Dealing with Tata's pensions deficit of around £700m was considered to be one of the main issues adding to the uncertainty.
Plans by the UK government to change the law to reduce the deficit by allowing the pension scheme to cut benefits to members appear unlikely to progress due to concerns in Parliament about setting a precedent.
Excalibur is now willing to look at whether it could take on pension liabilities as part of any sale.
Mr Maggs said he was disappointed but not surprised Tata had "paused" the sales process.
"It always seemed to be an unreal - very fast - timetable and there was very little engagement," he said.
"We dealt with almost exclusively early on with Tata's agent. It was a filling-in-forms process and there was never any negotiation about the terms of any bid. We felt there wasn't an enthusiasm for a sale on Tata's side as there was on ours."
In July, Tata entered negotiations with German rival Thyssenkrupp about a European merger.
"I can only surmise that for the whole time, the merger idea with the Thyssenkrupp had been in their minds. I suspect that once they saw the quality of the bids, they decided to concentrate on the merger with the German group. All global steel analysts are all saying the merger is the right thing to do."
But Mr Maggs said his concern was where a merger would leave capacity in the UK - with plants in a new super-company in Germany, Holland and Brazil coming into the equation.
"Where does Port Talbot figure in that?" said Mr Maggs.
"Our concern is we know we have certain disadvantages, we're trying to get stronger. But that's what worries us and I'm sure that's what is worrying the UK government and Welsh Government and the consequences for us."
He said the merger itself was complicated, while in the background the UK government was now making the judgement about whether it still wanted a British steel industry.
"This dish is not cooked - something could go wrong," he said.
"Our responsibility is to just stay there, stay fit and, if there's an opportunity, we can just go straight back in there. Our advisers have agreed to that.

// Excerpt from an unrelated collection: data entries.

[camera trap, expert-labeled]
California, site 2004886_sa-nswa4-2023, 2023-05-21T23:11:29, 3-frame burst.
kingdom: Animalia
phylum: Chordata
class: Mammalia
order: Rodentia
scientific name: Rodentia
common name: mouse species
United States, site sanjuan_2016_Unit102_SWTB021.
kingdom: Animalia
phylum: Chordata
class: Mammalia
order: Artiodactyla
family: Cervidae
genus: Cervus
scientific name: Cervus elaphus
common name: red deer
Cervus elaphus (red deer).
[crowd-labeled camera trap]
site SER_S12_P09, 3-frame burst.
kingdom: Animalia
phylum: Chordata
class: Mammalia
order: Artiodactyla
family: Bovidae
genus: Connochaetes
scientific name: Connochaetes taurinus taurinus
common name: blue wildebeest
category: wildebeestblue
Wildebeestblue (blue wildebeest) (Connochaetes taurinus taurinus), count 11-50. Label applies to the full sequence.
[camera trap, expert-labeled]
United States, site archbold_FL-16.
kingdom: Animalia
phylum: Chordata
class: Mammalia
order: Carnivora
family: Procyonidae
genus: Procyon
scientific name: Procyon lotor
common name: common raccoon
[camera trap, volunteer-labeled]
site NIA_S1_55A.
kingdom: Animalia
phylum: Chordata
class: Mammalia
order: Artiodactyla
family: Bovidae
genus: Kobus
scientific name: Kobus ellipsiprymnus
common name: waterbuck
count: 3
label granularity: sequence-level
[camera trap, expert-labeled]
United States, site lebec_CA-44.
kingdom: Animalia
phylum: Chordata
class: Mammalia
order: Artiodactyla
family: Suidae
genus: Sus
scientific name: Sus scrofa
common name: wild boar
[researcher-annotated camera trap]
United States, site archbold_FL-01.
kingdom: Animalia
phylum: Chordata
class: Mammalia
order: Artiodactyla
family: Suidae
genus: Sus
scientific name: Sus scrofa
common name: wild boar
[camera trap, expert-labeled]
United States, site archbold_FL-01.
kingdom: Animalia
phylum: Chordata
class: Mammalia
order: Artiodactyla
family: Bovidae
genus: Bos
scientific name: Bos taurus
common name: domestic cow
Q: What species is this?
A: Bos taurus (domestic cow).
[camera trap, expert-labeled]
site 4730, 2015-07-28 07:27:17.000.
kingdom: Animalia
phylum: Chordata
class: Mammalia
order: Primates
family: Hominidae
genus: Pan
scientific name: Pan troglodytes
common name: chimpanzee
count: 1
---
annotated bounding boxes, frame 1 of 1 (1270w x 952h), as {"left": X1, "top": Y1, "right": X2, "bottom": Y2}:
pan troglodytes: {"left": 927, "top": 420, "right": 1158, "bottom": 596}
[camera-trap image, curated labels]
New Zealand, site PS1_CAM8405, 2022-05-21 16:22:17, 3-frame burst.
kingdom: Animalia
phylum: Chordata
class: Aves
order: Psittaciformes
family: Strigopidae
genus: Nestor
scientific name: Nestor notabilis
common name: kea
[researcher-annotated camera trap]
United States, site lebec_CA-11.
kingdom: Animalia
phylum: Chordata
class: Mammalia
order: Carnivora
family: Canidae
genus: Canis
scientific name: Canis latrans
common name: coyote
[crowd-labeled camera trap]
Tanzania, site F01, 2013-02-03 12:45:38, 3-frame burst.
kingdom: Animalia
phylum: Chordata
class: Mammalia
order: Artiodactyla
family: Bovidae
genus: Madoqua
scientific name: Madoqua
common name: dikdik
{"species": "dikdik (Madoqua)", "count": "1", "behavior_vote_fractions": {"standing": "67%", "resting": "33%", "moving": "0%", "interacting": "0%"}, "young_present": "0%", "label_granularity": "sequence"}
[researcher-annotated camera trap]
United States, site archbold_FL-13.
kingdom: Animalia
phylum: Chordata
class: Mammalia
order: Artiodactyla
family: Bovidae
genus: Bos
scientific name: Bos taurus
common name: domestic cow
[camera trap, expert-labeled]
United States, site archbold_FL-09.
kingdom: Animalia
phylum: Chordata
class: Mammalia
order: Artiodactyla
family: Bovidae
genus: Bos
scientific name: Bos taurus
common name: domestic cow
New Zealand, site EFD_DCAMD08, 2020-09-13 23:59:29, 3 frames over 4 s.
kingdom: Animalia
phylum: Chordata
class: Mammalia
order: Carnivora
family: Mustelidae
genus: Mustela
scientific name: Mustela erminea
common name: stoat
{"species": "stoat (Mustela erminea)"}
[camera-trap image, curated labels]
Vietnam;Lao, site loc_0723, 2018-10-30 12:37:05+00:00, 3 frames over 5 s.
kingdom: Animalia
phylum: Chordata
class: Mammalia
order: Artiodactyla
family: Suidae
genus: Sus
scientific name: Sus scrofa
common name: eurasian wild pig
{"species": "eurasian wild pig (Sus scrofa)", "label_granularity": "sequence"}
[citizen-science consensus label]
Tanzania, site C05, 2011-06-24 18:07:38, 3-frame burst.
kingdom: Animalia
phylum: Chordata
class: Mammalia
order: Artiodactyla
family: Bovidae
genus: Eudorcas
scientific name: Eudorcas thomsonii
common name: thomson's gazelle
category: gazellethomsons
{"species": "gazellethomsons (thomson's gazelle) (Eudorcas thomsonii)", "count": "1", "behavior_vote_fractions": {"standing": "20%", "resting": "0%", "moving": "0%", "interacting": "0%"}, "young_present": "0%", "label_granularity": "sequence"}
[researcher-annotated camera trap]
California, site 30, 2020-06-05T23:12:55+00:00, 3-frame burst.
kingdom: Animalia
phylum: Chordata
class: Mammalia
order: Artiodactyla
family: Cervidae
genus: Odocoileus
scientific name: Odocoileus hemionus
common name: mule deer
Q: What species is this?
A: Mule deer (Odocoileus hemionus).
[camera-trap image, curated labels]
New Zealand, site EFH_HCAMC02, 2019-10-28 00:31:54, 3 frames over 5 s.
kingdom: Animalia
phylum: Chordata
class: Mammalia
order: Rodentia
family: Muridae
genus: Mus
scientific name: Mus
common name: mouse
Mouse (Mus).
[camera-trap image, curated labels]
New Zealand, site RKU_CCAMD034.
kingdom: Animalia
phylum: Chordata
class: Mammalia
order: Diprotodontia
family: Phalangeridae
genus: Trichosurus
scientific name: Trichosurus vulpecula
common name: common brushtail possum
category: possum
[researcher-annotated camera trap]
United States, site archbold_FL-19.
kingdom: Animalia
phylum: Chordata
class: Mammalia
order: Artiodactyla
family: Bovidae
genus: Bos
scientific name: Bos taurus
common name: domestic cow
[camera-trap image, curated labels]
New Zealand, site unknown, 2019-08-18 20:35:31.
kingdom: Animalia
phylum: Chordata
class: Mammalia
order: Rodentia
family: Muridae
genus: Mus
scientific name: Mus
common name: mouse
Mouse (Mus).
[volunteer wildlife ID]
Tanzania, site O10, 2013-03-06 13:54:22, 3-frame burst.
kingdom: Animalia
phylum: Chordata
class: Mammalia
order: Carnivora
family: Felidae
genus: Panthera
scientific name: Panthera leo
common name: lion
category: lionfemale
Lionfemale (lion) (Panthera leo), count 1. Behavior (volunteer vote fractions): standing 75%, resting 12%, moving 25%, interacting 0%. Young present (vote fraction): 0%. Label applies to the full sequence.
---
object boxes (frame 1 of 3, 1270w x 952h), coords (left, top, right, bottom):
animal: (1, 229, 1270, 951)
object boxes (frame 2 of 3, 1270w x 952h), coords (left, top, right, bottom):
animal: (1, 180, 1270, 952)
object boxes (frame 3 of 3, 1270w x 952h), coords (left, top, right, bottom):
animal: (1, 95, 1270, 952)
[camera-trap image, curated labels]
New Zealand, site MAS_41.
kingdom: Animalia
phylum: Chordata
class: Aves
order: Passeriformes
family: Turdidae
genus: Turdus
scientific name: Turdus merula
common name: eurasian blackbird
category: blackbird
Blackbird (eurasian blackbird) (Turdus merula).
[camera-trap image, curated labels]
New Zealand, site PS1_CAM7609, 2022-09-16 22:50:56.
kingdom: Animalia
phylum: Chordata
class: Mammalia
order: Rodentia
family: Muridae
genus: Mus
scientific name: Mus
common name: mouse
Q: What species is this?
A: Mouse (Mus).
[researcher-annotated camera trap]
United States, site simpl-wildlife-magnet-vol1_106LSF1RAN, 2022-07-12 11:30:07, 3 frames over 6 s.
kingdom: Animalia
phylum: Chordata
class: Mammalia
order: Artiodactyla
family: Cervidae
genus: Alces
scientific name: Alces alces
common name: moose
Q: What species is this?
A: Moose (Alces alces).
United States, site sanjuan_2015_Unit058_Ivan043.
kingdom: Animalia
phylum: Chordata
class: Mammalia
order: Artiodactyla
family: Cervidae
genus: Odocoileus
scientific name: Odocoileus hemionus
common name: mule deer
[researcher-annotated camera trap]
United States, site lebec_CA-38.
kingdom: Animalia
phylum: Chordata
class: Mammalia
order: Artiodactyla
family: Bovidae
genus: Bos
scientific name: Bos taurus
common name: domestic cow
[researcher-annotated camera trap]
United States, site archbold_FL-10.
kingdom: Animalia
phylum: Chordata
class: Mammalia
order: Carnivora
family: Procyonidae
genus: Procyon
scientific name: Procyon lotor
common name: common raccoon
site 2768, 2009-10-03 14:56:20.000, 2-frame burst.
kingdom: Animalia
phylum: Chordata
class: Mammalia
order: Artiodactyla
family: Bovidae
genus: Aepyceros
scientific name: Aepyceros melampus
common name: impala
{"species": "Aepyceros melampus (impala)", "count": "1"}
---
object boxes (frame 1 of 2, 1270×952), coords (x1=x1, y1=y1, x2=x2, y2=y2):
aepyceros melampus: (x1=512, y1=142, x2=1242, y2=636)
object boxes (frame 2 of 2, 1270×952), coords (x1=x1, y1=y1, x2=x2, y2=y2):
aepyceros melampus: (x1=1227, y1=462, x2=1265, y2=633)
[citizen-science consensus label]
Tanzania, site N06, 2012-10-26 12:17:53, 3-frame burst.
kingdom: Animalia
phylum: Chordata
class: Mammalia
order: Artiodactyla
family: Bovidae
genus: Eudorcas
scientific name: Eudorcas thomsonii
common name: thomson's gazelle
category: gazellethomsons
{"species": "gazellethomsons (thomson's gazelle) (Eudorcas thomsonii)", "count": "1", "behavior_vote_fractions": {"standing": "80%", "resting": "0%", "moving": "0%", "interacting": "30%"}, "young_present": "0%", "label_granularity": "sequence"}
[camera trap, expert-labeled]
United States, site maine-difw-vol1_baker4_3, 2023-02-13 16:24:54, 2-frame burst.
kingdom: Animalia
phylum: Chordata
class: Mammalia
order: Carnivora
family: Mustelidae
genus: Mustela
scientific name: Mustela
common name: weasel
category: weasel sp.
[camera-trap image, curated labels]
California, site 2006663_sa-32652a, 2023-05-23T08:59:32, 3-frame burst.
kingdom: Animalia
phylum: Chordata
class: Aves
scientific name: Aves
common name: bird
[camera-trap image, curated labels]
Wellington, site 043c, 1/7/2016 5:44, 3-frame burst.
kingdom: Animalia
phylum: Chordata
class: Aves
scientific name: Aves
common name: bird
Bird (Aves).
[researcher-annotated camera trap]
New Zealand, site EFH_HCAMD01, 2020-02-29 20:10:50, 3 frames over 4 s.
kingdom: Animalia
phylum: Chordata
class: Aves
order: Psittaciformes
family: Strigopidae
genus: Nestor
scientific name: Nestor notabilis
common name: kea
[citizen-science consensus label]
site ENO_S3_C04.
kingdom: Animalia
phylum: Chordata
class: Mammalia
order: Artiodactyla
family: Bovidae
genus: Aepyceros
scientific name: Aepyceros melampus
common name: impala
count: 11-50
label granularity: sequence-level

We're on alert."
Tata Steel gave no update in its latest quarterly report earlier this month on the future of the company's Port Talbot plant.
Koushik Chatterjee, Tata's finance director, external, said Tata Steel UK "continues to be engaged" with stakeholders, including unions and the UK government, "to find a structural solution to the pension exposure of the UK business".
But he said the "positive impact" of structural restructuring in the UK in the last six months along with a weaker pound, cost reductions and an "effective hedging strategy" on raw material imports meant it was able to report a better performance for the quarter.